Geerdes: Ich glaube auch, dass wir letztendlich einen Mix aus verschiedenen Technologien nutzen werden. Für den flächendeckenden Einsatz von Elektrotrucks fehlt uns die dafür nötige Infrastruktur. Genauso werden wir nicht alle Güter auf die Schiene bekommen. Es ist wichtig, die vorhandenen Ressourcen optimal zu nutzen. In Kooperation mit dem Softwarehersteller Shippeo arbeiten wir beispielsweise an einer digitalen Lösung, die die Ankunftszeit eines Transports sehr genau berechnet – sodass der Kunde weiß, wann seine Ladung ankommt. Das hilft, Prozesse deutlich effizienter zu gestalten. Weiterhin haben wir mit Rytle ein Unternehmen gegründet, das die Zustellung von Waren auf der letzten Meile per City-Hub und Elektrofahrrad ermöglicht. Wir möchten vollumfänglich in der Lieferkette vertreten sein und sie so effizient und CO₂-neutral wie möglich machen.
Petersen: Ich denke, das ist auch ein gutes Beispiel dafür, dass es eben nicht darum geht, Dinge, die in der Vergangenheit immer auf eine bestimmte Art gemacht wurden, einfach nur mit einem anderen Antrieb zu lösen, sondern das System grundlegend anders auszugestalten. Die KEP-Dienstleister hören es nicht gern, aber auch eine White-Label-Lösung könnte der richtige Weg sein.

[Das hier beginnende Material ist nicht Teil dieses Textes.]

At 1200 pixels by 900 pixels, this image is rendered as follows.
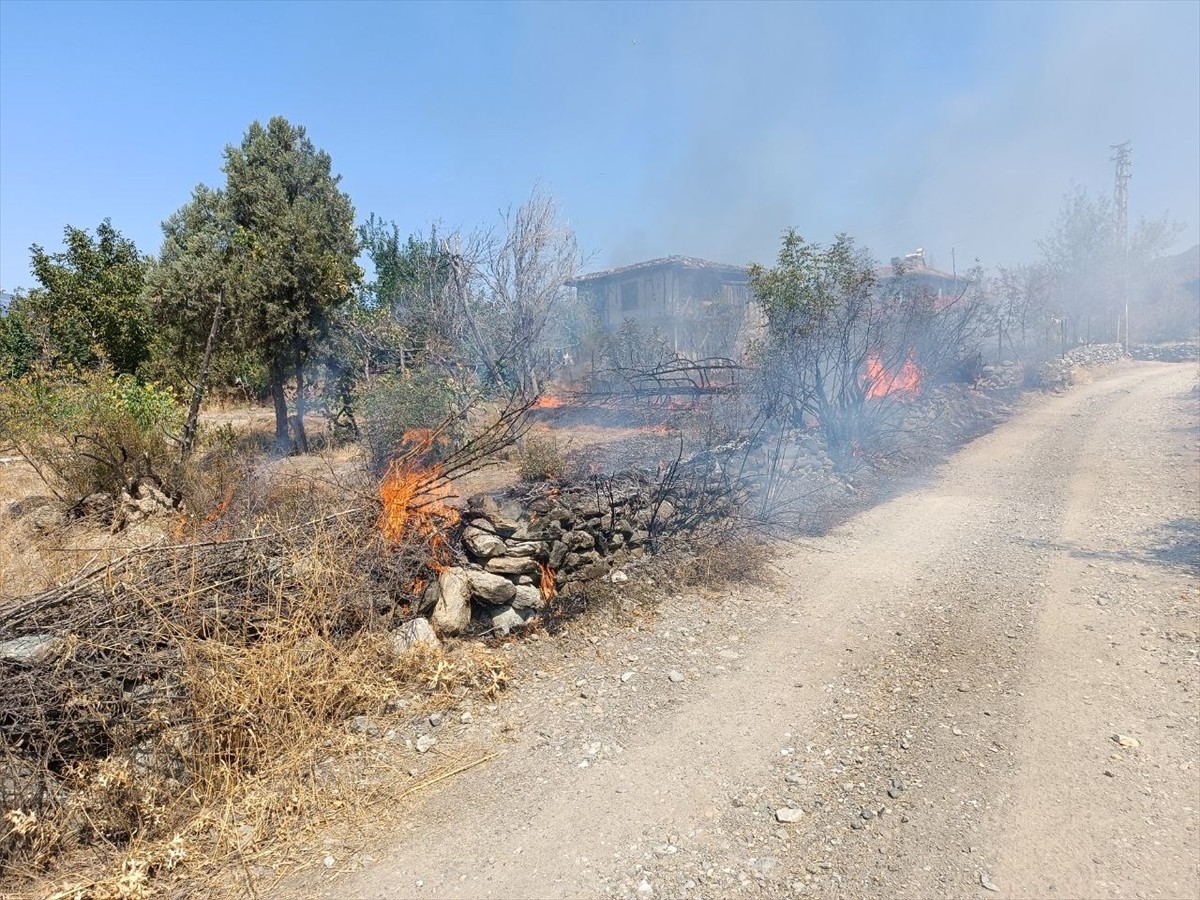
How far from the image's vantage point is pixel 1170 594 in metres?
5.49

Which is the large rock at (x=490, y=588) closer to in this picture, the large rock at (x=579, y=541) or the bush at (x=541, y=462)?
the large rock at (x=579, y=541)

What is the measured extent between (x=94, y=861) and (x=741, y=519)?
596cm

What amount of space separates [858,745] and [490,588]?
2.92m

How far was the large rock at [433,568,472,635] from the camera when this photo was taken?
5242 mm

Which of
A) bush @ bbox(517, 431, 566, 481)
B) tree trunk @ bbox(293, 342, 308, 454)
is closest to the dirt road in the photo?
bush @ bbox(517, 431, 566, 481)

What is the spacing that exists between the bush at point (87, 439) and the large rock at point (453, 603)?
5403 mm

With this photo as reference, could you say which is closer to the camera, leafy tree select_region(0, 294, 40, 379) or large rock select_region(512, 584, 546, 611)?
large rock select_region(512, 584, 546, 611)

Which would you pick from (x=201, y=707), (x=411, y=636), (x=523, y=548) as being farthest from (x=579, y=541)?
(x=201, y=707)

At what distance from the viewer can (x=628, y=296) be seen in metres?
29.1

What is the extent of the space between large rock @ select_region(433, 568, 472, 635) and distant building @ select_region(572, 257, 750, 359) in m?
17.5

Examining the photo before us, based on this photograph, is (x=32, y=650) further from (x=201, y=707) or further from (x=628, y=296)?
(x=628, y=296)

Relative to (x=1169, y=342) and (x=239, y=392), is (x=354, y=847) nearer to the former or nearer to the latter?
(x=239, y=392)

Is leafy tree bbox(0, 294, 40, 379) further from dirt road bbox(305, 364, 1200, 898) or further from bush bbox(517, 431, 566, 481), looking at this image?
dirt road bbox(305, 364, 1200, 898)

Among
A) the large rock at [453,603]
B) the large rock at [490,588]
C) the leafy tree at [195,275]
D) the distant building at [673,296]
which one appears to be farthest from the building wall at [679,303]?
the large rock at [453,603]
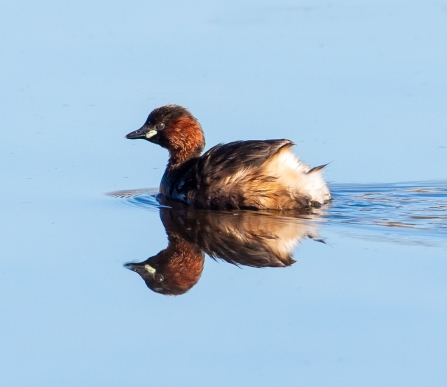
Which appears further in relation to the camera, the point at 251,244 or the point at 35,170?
the point at 35,170

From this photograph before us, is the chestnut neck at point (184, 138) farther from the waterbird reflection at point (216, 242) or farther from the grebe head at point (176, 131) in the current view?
the waterbird reflection at point (216, 242)

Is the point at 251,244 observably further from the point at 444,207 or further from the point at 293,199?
the point at 444,207

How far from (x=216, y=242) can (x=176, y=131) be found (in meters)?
2.16

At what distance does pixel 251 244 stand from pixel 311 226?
65cm

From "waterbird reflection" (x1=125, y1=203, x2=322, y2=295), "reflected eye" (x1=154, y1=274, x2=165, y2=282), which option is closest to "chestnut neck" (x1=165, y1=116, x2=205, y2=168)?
"waterbird reflection" (x1=125, y1=203, x2=322, y2=295)

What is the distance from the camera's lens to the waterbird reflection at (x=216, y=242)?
→ 20.7ft

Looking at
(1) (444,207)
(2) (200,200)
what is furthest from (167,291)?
(1) (444,207)

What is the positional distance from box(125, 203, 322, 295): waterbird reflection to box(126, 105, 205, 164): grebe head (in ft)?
2.87

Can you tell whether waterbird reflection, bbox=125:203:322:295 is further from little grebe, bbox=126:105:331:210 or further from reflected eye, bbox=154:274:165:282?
little grebe, bbox=126:105:331:210

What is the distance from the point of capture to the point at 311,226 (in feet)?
24.1

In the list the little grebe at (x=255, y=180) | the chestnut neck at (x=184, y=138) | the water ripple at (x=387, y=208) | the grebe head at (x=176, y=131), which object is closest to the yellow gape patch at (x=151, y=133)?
the grebe head at (x=176, y=131)

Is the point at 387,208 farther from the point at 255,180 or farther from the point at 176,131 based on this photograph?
the point at 176,131

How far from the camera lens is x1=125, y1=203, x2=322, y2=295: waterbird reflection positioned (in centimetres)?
631

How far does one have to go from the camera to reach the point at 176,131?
29.2 feet
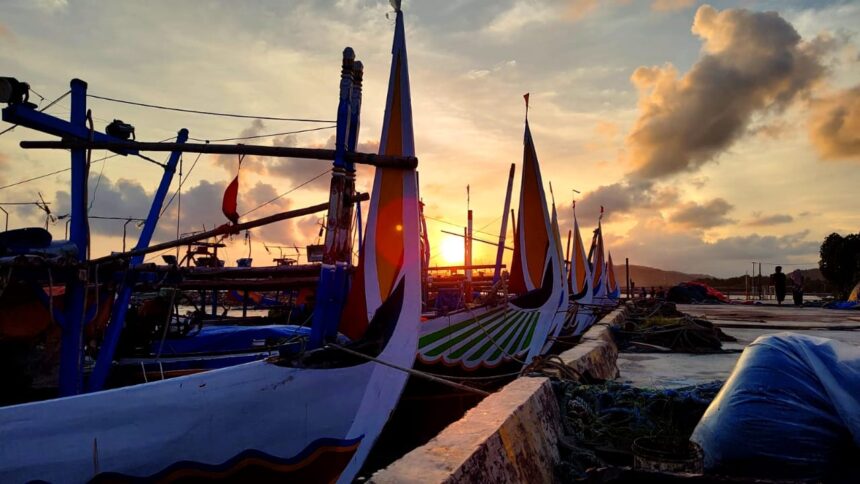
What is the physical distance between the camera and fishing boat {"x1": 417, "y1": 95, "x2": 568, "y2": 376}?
412 inches

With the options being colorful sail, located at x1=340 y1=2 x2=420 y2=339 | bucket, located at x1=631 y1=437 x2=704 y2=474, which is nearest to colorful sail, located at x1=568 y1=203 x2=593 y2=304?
colorful sail, located at x1=340 y1=2 x2=420 y2=339

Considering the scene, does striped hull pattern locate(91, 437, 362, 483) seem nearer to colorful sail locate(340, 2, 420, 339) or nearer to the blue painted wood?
colorful sail locate(340, 2, 420, 339)

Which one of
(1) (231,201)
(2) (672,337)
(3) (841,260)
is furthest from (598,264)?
(3) (841,260)

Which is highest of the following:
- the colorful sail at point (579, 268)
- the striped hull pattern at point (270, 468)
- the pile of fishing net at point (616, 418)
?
the colorful sail at point (579, 268)

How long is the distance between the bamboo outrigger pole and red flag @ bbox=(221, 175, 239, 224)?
785 mm

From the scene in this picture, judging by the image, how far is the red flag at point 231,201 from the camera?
6.98 m

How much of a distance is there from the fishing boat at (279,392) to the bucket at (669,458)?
2500 millimetres

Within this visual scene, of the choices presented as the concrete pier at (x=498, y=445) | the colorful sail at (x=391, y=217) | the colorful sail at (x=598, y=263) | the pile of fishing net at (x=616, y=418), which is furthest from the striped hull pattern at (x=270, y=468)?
the colorful sail at (x=598, y=263)

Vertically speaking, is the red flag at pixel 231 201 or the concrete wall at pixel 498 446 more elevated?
the red flag at pixel 231 201

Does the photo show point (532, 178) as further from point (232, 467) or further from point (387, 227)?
point (232, 467)

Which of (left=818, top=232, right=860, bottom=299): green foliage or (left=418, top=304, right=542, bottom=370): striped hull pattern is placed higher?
(left=818, top=232, right=860, bottom=299): green foliage

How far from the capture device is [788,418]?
3244mm

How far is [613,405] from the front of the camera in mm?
4570

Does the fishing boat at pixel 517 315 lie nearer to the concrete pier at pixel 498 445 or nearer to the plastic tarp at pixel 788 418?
the concrete pier at pixel 498 445
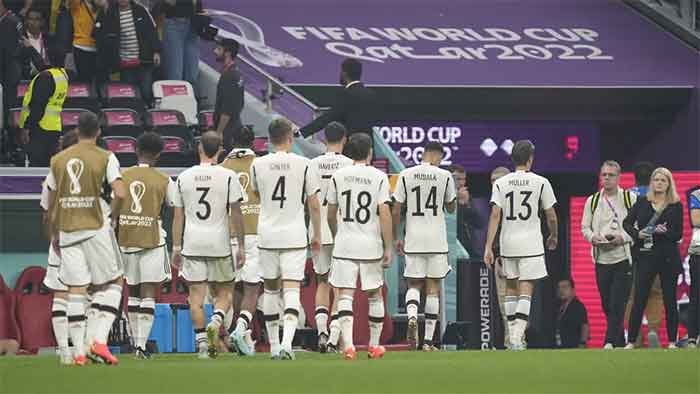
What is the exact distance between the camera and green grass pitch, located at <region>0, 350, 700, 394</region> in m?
14.2

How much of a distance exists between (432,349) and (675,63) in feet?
42.2

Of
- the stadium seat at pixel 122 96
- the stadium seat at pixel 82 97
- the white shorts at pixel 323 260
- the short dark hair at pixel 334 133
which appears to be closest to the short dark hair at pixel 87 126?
the short dark hair at pixel 334 133

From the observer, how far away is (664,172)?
21.0 m

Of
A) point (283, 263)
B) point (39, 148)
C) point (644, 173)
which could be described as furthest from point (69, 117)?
point (283, 263)

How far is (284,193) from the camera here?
17.5 metres

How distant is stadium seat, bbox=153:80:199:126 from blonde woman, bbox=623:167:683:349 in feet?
29.9

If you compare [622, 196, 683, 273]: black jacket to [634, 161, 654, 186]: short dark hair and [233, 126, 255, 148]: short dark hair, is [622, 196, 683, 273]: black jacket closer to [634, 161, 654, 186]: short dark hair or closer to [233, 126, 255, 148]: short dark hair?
[634, 161, 654, 186]: short dark hair

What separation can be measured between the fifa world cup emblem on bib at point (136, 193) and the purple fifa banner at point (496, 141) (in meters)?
11.8

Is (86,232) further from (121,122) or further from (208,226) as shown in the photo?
(121,122)

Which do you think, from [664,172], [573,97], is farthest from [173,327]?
[573,97]

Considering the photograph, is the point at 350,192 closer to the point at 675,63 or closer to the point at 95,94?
the point at 95,94

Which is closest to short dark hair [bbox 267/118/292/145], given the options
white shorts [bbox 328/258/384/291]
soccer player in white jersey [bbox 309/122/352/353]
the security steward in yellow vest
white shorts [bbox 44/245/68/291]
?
soccer player in white jersey [bbox 309/122/352/353]

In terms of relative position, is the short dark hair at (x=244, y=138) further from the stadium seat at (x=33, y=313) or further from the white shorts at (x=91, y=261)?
the stadium seat at (x=33, y=313)

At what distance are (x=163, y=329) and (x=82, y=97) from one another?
5.58 meters
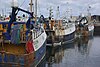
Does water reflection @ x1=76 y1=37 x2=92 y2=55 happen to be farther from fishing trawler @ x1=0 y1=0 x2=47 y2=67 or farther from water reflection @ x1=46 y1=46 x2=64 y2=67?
fishing trawler @ x1=0 y1=0 x2=47 y2=67

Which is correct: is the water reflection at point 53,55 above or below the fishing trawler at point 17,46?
below

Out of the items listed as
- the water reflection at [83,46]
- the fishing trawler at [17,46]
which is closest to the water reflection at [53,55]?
the water reflection at [83,46]

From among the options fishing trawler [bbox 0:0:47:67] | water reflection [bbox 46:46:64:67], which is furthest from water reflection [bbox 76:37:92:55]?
fishing trawler [bbox 0:0:47:67]

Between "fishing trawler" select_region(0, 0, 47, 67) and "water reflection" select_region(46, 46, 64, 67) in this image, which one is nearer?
"fishing trawler" select_region(0, 0, 47, 67)

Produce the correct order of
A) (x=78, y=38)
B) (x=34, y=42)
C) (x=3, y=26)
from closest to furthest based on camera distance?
(x=34, y=42), (x=3, y=26), (x=78, y=38)

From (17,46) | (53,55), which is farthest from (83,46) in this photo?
(17,46)

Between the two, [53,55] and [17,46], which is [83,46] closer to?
[53,55]

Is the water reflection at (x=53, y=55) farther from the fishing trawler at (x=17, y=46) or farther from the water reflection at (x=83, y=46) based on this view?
the fishing trawler at (x=17, y=46)

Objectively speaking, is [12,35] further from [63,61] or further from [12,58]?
[63,61]

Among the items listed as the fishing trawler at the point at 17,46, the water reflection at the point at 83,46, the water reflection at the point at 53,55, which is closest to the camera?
the fishing trawler at the point at 17,46

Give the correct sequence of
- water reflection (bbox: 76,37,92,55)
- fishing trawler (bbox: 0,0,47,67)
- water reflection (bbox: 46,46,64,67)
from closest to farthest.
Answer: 1. fishing trawler (bbox: 0,0,47,67)
2. water reflection (bbox: 46,46,64,67)
3. water reflection (bbox: 76,37,92,55)

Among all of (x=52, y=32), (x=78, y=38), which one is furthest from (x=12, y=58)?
(x=78, y=38)

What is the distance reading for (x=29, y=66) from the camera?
3091 cm

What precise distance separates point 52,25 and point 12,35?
29.2m
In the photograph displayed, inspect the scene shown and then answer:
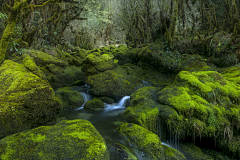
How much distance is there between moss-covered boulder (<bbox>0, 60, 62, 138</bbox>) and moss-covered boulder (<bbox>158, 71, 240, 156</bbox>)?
4129 millimetres

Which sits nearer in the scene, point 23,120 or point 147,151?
point 23,120

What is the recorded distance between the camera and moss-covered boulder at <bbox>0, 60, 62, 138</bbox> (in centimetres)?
351

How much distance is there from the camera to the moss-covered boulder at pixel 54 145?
2.82m

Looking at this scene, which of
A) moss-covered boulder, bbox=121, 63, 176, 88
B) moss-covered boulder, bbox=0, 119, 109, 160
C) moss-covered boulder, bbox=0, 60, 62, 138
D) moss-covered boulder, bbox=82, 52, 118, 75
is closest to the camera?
moss-covered boulder, bbox=0, 119, 109, 160

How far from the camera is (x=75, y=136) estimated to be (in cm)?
327

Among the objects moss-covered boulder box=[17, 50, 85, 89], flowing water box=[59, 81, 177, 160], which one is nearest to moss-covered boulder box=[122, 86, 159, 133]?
flowing water box=[59, 81, 177, 160]

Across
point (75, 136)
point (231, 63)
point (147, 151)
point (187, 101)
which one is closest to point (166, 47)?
point (231, 63)

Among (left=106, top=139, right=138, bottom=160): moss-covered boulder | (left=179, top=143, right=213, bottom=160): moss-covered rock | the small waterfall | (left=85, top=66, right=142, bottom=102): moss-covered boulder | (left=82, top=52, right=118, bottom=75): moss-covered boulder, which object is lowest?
the small waterfall

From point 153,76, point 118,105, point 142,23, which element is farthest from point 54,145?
point 142,23

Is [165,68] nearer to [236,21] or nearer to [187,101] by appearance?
[236,21]

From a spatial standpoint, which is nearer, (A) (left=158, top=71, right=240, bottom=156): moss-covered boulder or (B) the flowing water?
(B) the flowing water

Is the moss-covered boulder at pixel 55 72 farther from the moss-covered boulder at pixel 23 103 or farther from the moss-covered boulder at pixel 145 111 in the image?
the moss-covered boulder at pixel 145 111

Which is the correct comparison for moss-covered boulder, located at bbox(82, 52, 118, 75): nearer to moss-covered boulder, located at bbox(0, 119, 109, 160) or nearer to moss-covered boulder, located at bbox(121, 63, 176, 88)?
moss-covered boulder, located at bbox(121, 63, 176, 88)

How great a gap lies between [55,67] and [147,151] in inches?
450
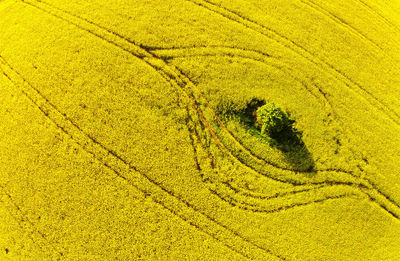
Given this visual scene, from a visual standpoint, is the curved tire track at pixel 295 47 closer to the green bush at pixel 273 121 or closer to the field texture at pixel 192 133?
the field texture at pixel 192 133

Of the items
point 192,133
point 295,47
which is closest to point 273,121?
point 192,133

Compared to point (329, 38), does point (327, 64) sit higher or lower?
lower

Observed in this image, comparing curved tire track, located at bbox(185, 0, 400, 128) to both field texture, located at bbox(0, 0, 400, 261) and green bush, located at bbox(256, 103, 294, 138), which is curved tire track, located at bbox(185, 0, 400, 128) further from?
green bush, located at bbox(256, 103, 294, 138)

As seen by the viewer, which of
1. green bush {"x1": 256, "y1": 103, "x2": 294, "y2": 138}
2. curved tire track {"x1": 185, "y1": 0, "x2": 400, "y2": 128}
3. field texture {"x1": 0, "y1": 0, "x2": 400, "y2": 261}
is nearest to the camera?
field texture {"x1": 0, "y1": 0, "x2": 400, "y2": 261}

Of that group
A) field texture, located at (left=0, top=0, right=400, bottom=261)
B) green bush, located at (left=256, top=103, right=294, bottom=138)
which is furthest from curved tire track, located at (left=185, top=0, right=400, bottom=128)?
green bush, located at (left=256, top=103, right=294, bottom=138)

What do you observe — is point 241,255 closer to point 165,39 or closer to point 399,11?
point 165,39

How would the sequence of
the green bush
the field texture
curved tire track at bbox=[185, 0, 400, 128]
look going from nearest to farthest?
the field texture → the green bush → curved tire track at bbox=[185, 0, 400, 128]

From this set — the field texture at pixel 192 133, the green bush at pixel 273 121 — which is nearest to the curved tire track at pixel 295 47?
the field texture at pixel 192 133

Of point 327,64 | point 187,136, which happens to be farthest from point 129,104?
point 327,64
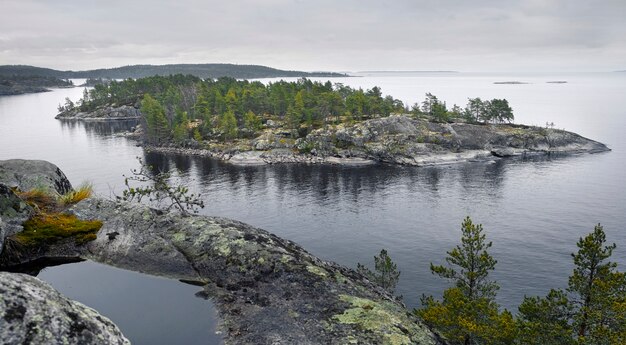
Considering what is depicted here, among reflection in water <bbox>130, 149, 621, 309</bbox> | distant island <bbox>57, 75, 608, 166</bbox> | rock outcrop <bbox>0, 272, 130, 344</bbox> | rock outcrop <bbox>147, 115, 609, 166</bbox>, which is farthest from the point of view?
distant island <bbox>57, 75, 608, 166</bbox>

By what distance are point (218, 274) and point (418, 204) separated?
269 feet

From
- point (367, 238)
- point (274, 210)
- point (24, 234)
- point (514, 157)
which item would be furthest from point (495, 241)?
point (514, 157)

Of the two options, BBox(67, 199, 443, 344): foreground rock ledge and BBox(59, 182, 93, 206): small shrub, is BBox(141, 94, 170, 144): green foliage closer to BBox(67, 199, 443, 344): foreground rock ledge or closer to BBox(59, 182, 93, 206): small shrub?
BBox(59, 182, 93, 206): small shrub

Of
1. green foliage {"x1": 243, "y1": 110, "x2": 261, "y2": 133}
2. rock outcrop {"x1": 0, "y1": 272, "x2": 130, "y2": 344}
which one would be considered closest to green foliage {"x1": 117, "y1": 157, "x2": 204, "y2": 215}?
rock outcrop {"x1": 0, "y1": 272, "x2": 130, "y2": 344}

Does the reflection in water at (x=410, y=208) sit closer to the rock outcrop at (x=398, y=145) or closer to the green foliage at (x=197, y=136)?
the rock outcrop at (x=398, y=145)

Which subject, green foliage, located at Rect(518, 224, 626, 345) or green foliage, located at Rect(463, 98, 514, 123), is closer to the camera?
green foliage, located at Rect(518, 224, 626, 345)

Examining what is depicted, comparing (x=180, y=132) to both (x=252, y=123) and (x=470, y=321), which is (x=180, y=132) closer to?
(x=252, y=123)

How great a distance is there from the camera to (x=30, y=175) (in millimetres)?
23719

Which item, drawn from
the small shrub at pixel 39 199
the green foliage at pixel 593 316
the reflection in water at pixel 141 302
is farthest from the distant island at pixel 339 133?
the reflection in water at pixel 141 302

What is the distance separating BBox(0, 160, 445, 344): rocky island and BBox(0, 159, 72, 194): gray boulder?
0.37 ft

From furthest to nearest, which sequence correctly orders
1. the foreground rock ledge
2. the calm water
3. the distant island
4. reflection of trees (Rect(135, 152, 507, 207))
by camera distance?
the distant island, reflection of trees (Rect(135, 152, 507, 207)), the calm water, the foreground rock ledge

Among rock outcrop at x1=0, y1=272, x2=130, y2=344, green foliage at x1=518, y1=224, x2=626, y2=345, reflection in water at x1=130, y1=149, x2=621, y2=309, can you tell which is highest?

Geerdes: Das ist durchaus auch in der Zukunft ein spannender Ansatz für die gesamte Branche. Heute sind viele Transportbehälter mit einem Firmenlogo versehen. Bei den Vermietern sehen wir, dass neutrale Fahrzeuge von verschiedenen Transportunternehmen eingesetzt werden können. Vielleicht gibt es in Zukunft anonymisierte Ladungsträger, die von unterschiedlichen Kunden genutzt und damit stärker ausgelastet werden. Das ist vielleicht noch Zukunftsmusik, aber ein denkbares Szenario.
»Es gibt viele richtige und gute Entwicklungen, die den Anteil der Logistik am Emissionsausstoß verringern können.«
Moritz Petersen
Was raten Sie Spediteuren: Was sind ihre wichtigsten Aufgaben in Bezug auf mehr Nachhaltigkeit? Geerdes: Aus unserer Sicht ermöglicht die Digitalisierung, das Equipment deutlich effizienter einzusetzen. Wir bei Krone möchten unseren Beitrag dazu leisten, indem wir unsere Behälter und Trailer immer intelligenter machen, damit unsere Kunden ihre Produkte zunehmend nachhaltiger transportieren können.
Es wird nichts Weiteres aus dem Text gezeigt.